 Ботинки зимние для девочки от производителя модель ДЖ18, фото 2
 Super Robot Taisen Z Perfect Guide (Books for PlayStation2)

* * *

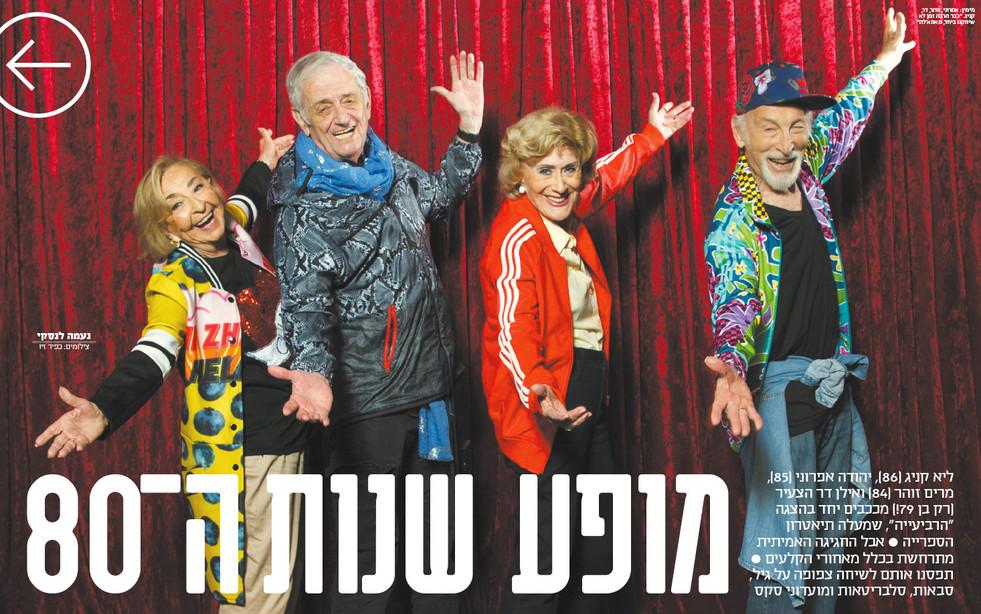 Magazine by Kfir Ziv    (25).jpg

» **Exercise prompt**: From the records above, copy out the line with "Ботинки зимние для", the line with "Super Robot Taisen", and every line between them, word for word.

» **Your solution**:
 Ботинки зимние для девочки от производителя модель ДЖ18, фото 2
 Super Robot Taisen Z Perfect Guide (Books for PlayStation2)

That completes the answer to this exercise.